Written instruction
Quote the listing below word for word, starting at the line that contains "Based on what" and ending at the last line of the listing. Leave the pictures out.

Data shown

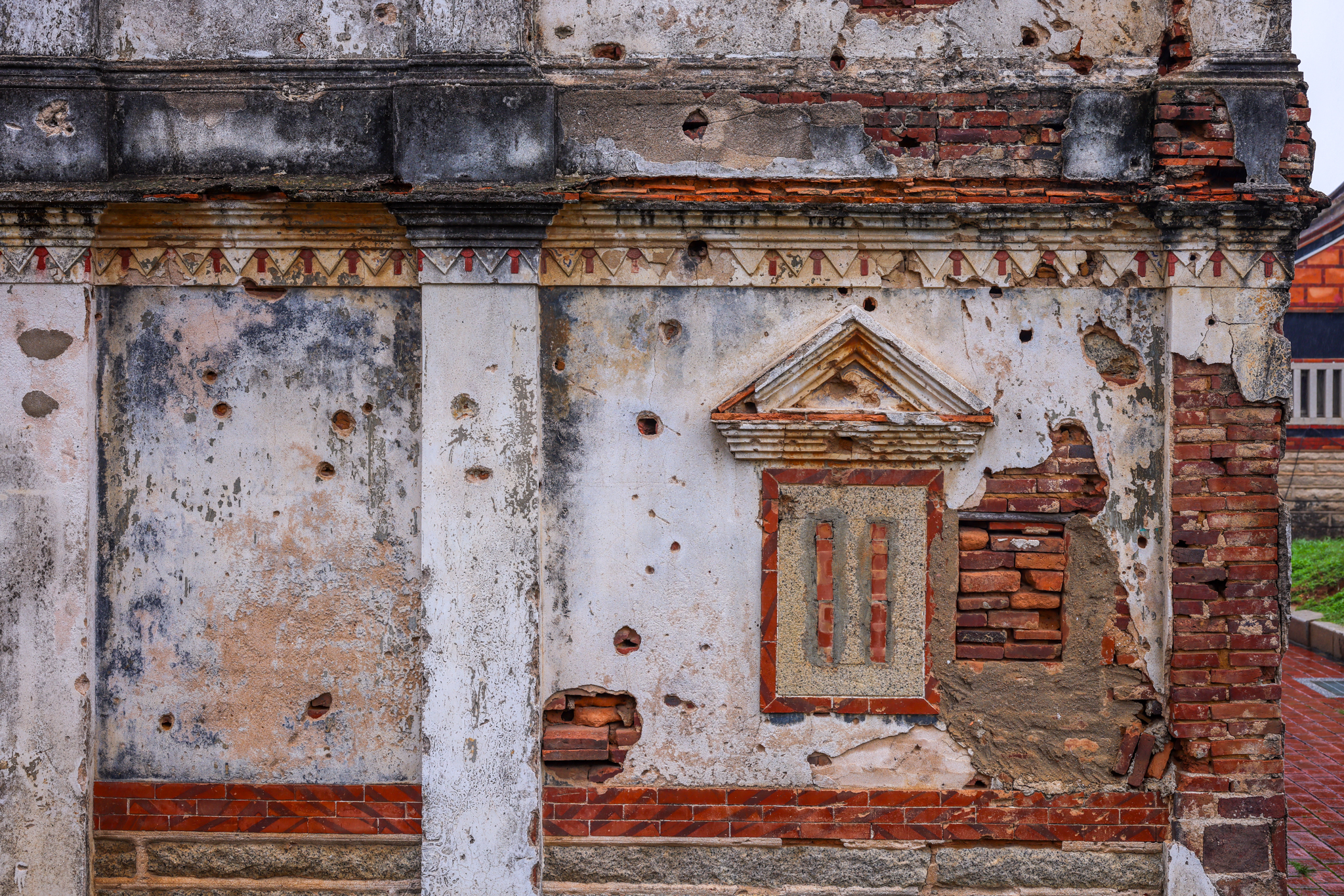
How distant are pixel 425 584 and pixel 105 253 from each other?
6.29 feet

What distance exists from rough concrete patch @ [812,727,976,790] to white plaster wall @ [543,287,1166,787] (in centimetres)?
6

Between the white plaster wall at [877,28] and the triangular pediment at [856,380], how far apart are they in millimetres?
1142

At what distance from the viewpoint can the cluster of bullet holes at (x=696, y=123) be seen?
3.75m

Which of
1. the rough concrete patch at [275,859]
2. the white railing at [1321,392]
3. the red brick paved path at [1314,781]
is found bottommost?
the red brick paved path at [1314,781]

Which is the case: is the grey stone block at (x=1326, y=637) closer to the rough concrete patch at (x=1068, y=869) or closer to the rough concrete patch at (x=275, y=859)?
the rough concrete patch at (x=1068, y=869)

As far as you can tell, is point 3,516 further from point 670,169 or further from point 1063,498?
point 1063,498

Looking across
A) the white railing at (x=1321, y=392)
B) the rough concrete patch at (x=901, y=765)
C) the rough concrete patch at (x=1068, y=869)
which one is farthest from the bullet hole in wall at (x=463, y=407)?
the white railing at (x=1321, y=392)

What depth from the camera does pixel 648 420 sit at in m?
3.78

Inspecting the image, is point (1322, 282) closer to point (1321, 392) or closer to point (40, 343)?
point (1321, 392)

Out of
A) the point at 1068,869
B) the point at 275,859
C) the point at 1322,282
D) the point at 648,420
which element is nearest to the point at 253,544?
the point at 275,859

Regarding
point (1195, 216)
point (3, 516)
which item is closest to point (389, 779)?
point (3, 516)

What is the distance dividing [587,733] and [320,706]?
3.69 feet

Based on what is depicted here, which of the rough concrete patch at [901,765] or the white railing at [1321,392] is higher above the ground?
the white railing at [1321,392]

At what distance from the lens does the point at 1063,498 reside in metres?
3.73
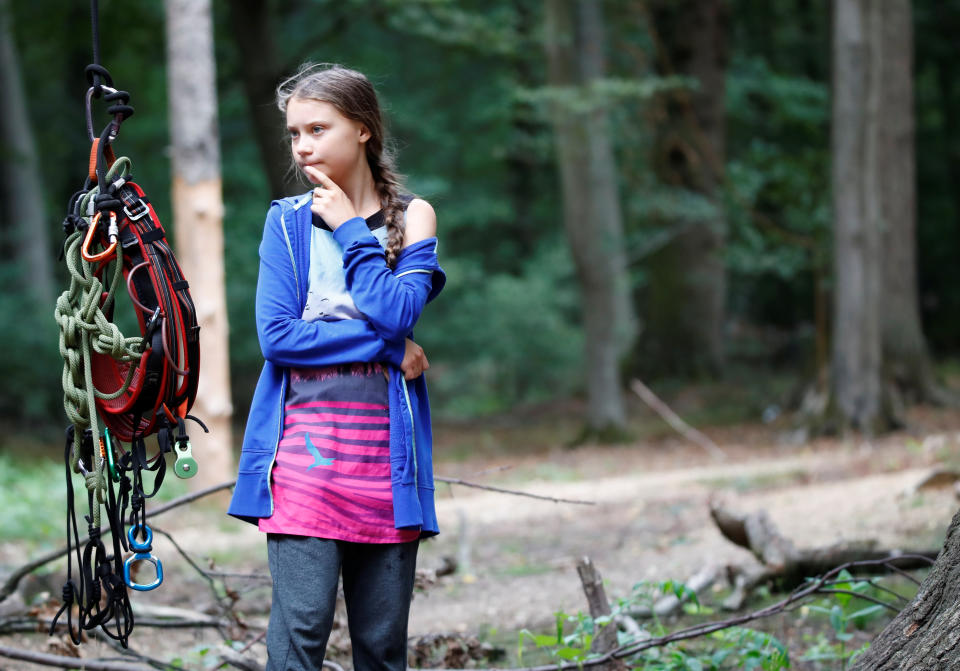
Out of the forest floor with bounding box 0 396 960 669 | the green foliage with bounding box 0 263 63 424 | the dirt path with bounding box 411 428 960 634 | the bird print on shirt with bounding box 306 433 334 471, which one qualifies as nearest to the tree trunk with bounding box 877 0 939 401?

Result of the task
Based on what is depicted here, which of the rough concrete patch at [901,765] or the white railing at [1321,392] is higher above the ground?
the white railing at [1321,392]

At what distance from the lens does the point at 1063,498 reside in metres?
3.73
Out of the forest floor with bounding box 0 396 960 669 | the green foliage with bounding box 0 263 63 424 | the dirt path with bounding box 411 428 960 634 | the bird print on shirt with bounding box 306 433 334 471, which one qualifies as nearest to the tree trunk with bounding box 877 0 939 401?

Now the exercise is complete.